WHAT TO DO
Replace "Segmentation results" with "Segmentation output" in the data below and keep everything else unchanged.
----- PROVIDED DATA -----
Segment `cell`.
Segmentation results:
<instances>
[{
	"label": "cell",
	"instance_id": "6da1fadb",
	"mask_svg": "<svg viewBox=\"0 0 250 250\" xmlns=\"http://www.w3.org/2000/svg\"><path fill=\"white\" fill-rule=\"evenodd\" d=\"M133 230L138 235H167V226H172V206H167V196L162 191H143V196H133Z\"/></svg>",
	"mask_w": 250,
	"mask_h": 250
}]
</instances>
-----
CORRECT RESULT
Segment `cell`.
Segmentation output:
<instances>
[{
	"label": "cell",
	"instance_id": "6da1fadb",
	"mask_svg": "<svg viewBox=\"0 0 250 250\" xmlns=\"http://www.w3.org/2000/svg\"><path fill=\"white\" fill-rule=\"evenodd\" d=\"M133 230L138 235H167V226H172V206H167V196L162 191H143V196H133Z\"/></svg>",
	"mask_w": 250,
	"mask_h": 250
}]
</instances>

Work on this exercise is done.